Now, imagine you take some blob of Play-Doh, and you squish it with your flat hands. Most parts of the Play-Doh go into all kinds of weird directions, left, right, up, down, you name it. However, there will be one specific direction along which the Play-Doh particles along that line are simply pushed out further along that line.

That special direction is the eigenvector, and the amount (i.e. the factor) by which the stretch happens along that direction is the eigenvalue. Both of them together uniquely describe the way you squished the Play-Doh, and that’s why they’re interesting to know.

Not really ELI5, since if you know what vectors are then that’s already above ELI5 level haha

Eigenvalues and eigenvectors describe the behavior of linear transformations—i.e. transformations of space that affect the space in the same way everywhere (e.g. stretch/squish space by the same amount everywhere) and also that keep the zero vector in place. (Perhaps another way of thinking about linear transformations is that they transform straight lines into straight lines, parallelograms into parallelograms, triangles into triangles, etc.)

For some random linear transformation, most vectors will be transformed by a combination of rotation and stretching (so they’ll be rotated by some amount and elongated/shortened by some factor). Note that the rotation amount and scaling amount is not necessarily constant for a given linear transformation—it depends on the specific vector being transformed. Interestingly enough, there are often some vectors that the transformation will transform only by scaling, with no rotation at all; these are the eigenvectors of the transformation. For each eigenvector, the amount by which the transformation will stretch/shrink the eigenvector is called the eigenvalue of that eigenvector.

For instance, if I take the transformation of the plane that “flattens” all vectors onto the x-axis (the orthogonal projection onto the x-axis), then the eigenvectors of this transformation are (1,0) and (0,1). (1,0) lies along the x-axis, so it isn’t changed at all, so its eigenvalue is 1. (0,1) lies along the y-axis, so it gets collapsed down into the zero vector, so its associated eigenvalue is 0.

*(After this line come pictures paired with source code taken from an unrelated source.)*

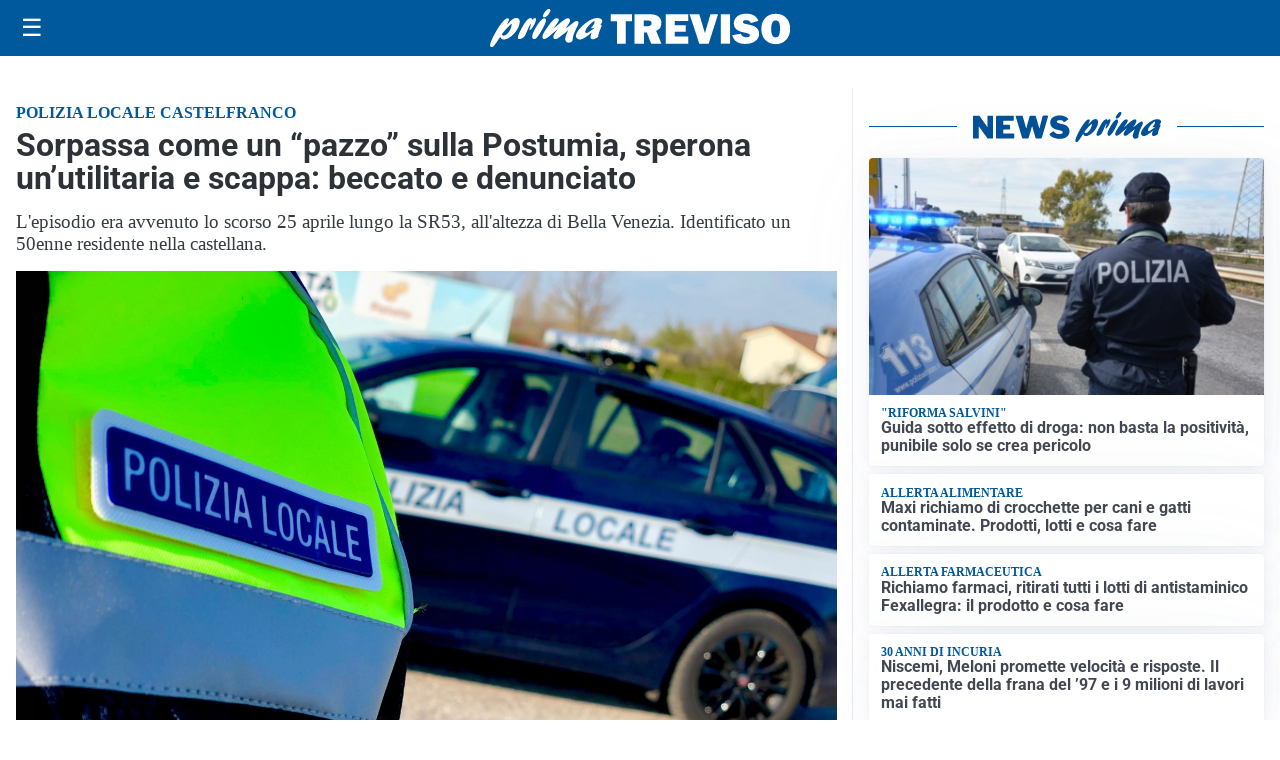

--- FILE ---
content_type: text/html; charset=utf8
request_url: https://primatreviso.it/media/my-theme/widgets/list-posts/sidebar-video-piu-visti.html?ts=29496034
body_size: 718
content:
<div class="widget-title"><span>Video più visti</span></div>
<div class="widget-sidebar-featured-poi-lista">
            
                    <article class="featured">
                <a href="https://primatreviso.it/cronaca/incendio-di-un-autoarticolato-sulla-pedemontana-veneta-tra-castelfranco-e-riese-pio-x-corsia-chiusa-verso-vicenza/">
                                            <figure><img width="480" height="300" src="https://primatreviso.it/media/2026/01/photo_6039442313261550897_y-480x300.jpg" class="attachment-thumbnail size-thumbnail wp-post-image" alt="Incendio di un autoarticolato sulla Pedemontana Veneta tra Castelfranco e Riese Pio X: corsia chiusa verso Vicenza" loading="lazy" sizes="(max-width: 480px) 480px, (max-width: 1024px) 640px, 1280px" decoding="async" /></figure>
                                        <div class="post-meta">
                                                    <span class="lancio">Vigili del Fuoco</span>
                                                <h3>Incendio di un autoarticolato sulla Pedemontana Veneta tra Castelfranco e Riese Pio X: corsia chiusa verso Vicenza</h3>
                    </div>
                </a>
            </article>
                    
                    <article class="compact">
                <a href="https://primatreviso.it/attualita/medici-e-medicina-amiloidosi-cardiaca-rara-ma-non-troppo-tra-diagnostica-precoce-e-terapie/">
                    <div class="post-meta">
                                                    <span class="lancio">televisione</span>
                                                <h3>Medici e Medicina: amiloidosi cardiaca (rara ma non troppo) tra diagnostica precoce e terapie</h3>
                    </div>
                </a>
            </article>
                    
                    <article class="compact">
                <a href="https://primatreviso.it/cronaca/auto-si-schianta-contro-limpalcatura-della-stazione-a-castelfranco-veneto/">
                    <div class="post-meta">
                                                    <span class="lancio">Incidente</span>
                                                <h3>Auto si schianta contro l&#8217;impalcatura della stazione a Castelfranco Veneto</h3>
                    </div>
                </a>
            </article>
            </div>

<div class="widget-footer"><a role="button" href="/multimedia/video/" class="outline widget-more-button">Altri video</a></div>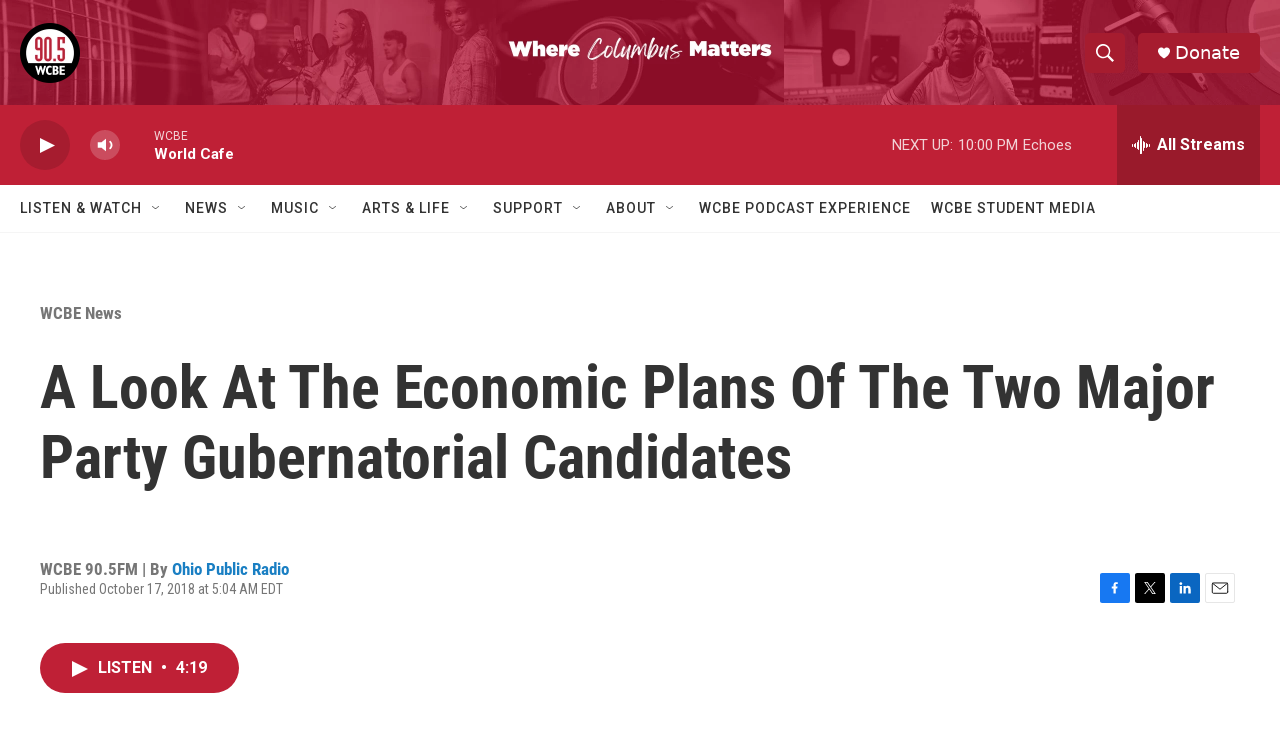

--- FILE ---
content_type: text/html; charset=utf-8
request_url: https://www.google.com/recaptcha/api2/aframe
body_size: 269
content:
<!DOCTYPE HTML><html><head><meta http-equiv="content-type" content="text/html; charset=UTF-8"></head><body><script nonce="8GDvHElZGvBLlUGDsVfg5Q">/** Anti-fraud and anti-abuse applications only. See google.com/recaptcha */ try{var clients={'sodar':'https://pagead2.googlesyndication.com/pagead/sodar?'};window.addEventListener("message",function(a){try{if(a.source===window.parent){var b=JSON.parse(a.data);var c=clients[b['id']];if(c){var d=document.createElement('img');d.src=c+b['params']+'&rc='+(localStorage.getItem("rc::a")?sessionStorage.getItem("rc::b"):"");window.document.body.appendChild(d);sessionStorage.setItem("rc::e",parseInt(sessionStorage.getItem("rc::e")||0)+1);localStorage.setItem("rc::h",'1769477311818');}}}catch(b){}});window.parent.postMessage("_grecaptcha_ready", "*");}catch(b){}</script></body></html>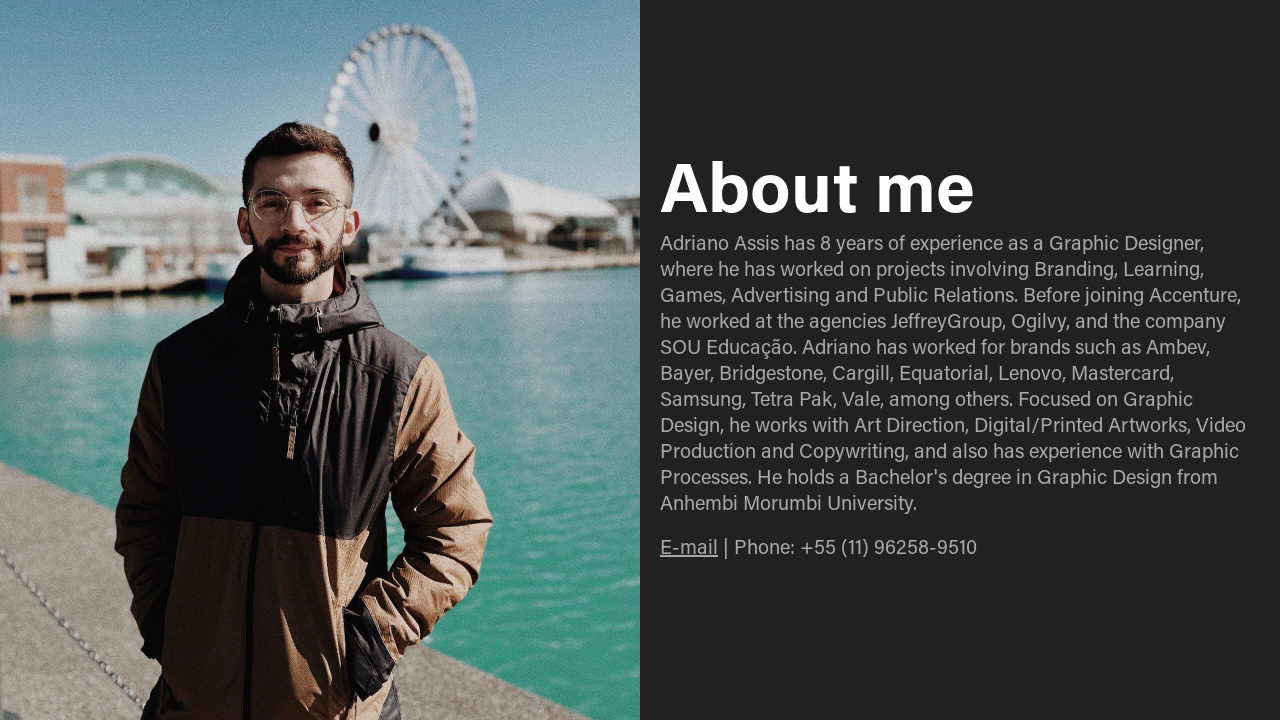

--- FILE ---
content_type: text/html; charset=utf-8
request_url: https://adrianoassis.art/about-me
body_size: 2255
content:
<!DOCTYPE HTML>
<html lang="en-US">
<head>
  <meta charset="UTF-8" />
  <meta name="viewport" content="width=device-width, initial-scale=1" />
      <meta name="keywords"  content="design gráfico,design,apresentações,designer,webdesign,e-learning,gráfico,design digital,colagem digital,direção de arte,arte" />
      <meta name="twitter:card"  content="summary_large_image" />
      <meta name="twitter:site"  content="@AdobePortfolio" />
      <meta  property="og:title" content="ADRIANO ASSIS - About me" />
        <link rel="icon" href="https://cdn.myportfolio.com/56408fb057c567c4bc03c5435c752006/227075b6-985a-4583-bc28-c37e2ab51968_carw_1x1x32.png?h=8f3ba281dfeea8510732cb43e76758ab" />
        <link rel="apple-touch-icon" href="https://cdn.myportfolio.com/56408fb057c567c4bc03c5435c752006/cb9c8fd1-7ccc-4c5e-8f5f-bafe6cafe58a_carw_1x1x180.png?h=621af1f7f0681c3b36d1524c40408b6f" />
      <link rel="stylesheet" href="/dist/css/main.css" type="text/css" />
      <link rel="stylesheet" href="https://cdn.myportfolio.com/56408fb057c567c4bc03c5435c752006/19ce3449ca333e994daf5d6e3c6a01421744157251.css?h=3805968c7f3e1bd6d91b322fd9aee58a" type="text/css" />
    <link rel="canonical" href="https://adrianoassis.art/about-me" />
      <title>ADRIANO ASSIS - About me</title>
    <script type="text/javascript" src="//use.typekit.net/ik/[base64].js?cb=8dae7d4d979f383d5ca1dd118e49b6878a07c580" async onload="
    try {
      window.Typekit.load();
    } catch (e) {
      console.warn('Typekit not loaded.');
    }
    "></script>
</head>
  <body class="transition-enabled">    <section class="splash image-left e2e-site-content">
      <div class="splash-image-wrap splash-image-wrap-panel-width">
              <section data-context="currentPage" data-hover-hint="imageOrVideoBackground">
                <div class="splash-image">
                </div>
              </section>
      </div>
      <div class="outer-wrap">
        <div class="centered-content-wrap js-site-wrap splash-modules">
        <div class='page-background-video page-background-video-with-panel'>
        </div>
        <div class="page-content js-page-content" data-context="pages" data-identity="id:p6611ed5ba4b8e442860921252ba40e9e2b1121ab7e2985a73b2e7">
          <div id="project-canvas" class="js-project-modules modules content">
            <div id="project-modules">
                
                
                
                
                
                <div class="project-module module text project-module-text align- js-project-module e2e-site-project-module-text" style="padding-top: px;
padding-bottom: px;
  max-width: 600px;
  float: center;
  clear: both;
">
  <div class="rich-text js-text-editable module-text"><div class="title" style="text-align:left;">About me</div></div>
</div>

                
                
                
                
                
                
                
                
                
                <div class="project-module module text project-module-text align- js-project-module e2e-site-project-module-text" style="padding-top: 0px;
padding-bottom: 0px;
  width: 100%;
  max-width: 600px;
  float: center;
  clear: both;
">
  <div class="rich-text js-text-editable module-text"><div style="line-height:25px; text-align:left;" class="texteditor-inline-lineheight"><span style="font-size:20px;" class="texteditor-inline-fontsize">Adriano Assis has 8 years of experience as a Graphic Designer, where he has worked on projects involving Branding, Learning, Games, Advertising and Public Relations. Before joining Accenture, he worked at the agencies JeffreyGroup, Ogilvy, and the company SOU Educação. Adriano has worked for brands such as Ambev, Bayer, Bridgestone, Cargill, Equatorial, Lenovo, Mastercard, Samsung, Tetra Pak, Vale, among others. Focused on Graphic Design, he works with Art Direction, Digital/Printed Artworks, Video Production and Copywriting, and also has experience with Graphic Processes. He holds a Bachelor's degree in Graphic Design from Anhembi Morumbi University.</span></div><div style="line-height:25px; text-align:left;" class="texteditor-inline-lineheight"><span style="font-size:20px;" class="texteditor-inline-fontsize"><span style="line-height:30px; text-align:left; text-transform:none;"><a href="mailto:adriano.dassis@hotmail.com" target="_blank">E-mail</a> | Phone: +55 (11) 96258-9510</span></span></div></div>
</div>

                
                
                
                
            </div>
          </div>
        </div>
        </div>
      </div>
    </section>
</body>
<script type="text/javascript">
  // fix for Safari's back/forward cache
  window.onpageshow = function(e) {
    if (e.persisted) { window.location.reload(); }
  };
</script>
  <script type="text/javascript">var __config__ = {"page_id":"p6611ed5ba4b8e442860921252ba40e9e2b1121ab7e2985a73b2e7","theme":{"name":"lukas"},"pageTransition":true,"linkTransition":true,"disableDownload":true,"localizedValidationMessages":{"required":"This field is required","Email":"This field must be a valid email address"},"lightbox":{"enabled":true,"color":{"opacity":0.94,"hex":"#fff"}},"cookie_banner":{"enabled":false},"googleAnalytics":{"trackingCode":"UA-120146203-1","anonymization":false}};</script>
  <script type="text/javascript" src="/site/translations?cb=8dae7d4d979f383d5ca1dd118e49b6878a07c580"></script>
  <script type="text/javascript" src="/dist/js/main.js?cb=8dae7d4d979f383d5ca1dd118e49b6878a07c580"></script>
</html>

(If you’re paying very close attention, you might notice that (2,0) and (0,2) are also eigenvectors, as are (3,0) and (0,3), etc. In fact, any multiple of an eigenvector is also an eigenvector. So when we list out the eigenvectors of a transformation, we usually just list out one eigenvector from each “family” of eigenvectors, with the understanding that any multiple of the given eigenvectors will also be an eigenvector.)

Eigenvectors and eigenvalues are useful because it’s really simple to describe what the transformation does to them—it just scales them by some factor! So if we apply the transformation many times to an eigenvector, it’ll just get scaled by the same amount over and over again. In contrast, it can be difficult to predict what applying a transformation to an arbitrary vector many times will do to that vector. Moreover, if a transformation happens to have enough eigenvectors, then we can actually completely characterize the transformation by taking note of how it transforms all of its eigenvectors—i.e. by noting all of its eigenvectors and eigenvalues. This can make repeatedly applying the transformation very easy, since we can just reduce a more complicated transformation into simple scaling of certain vectors. (This is the principle of diagonalization.)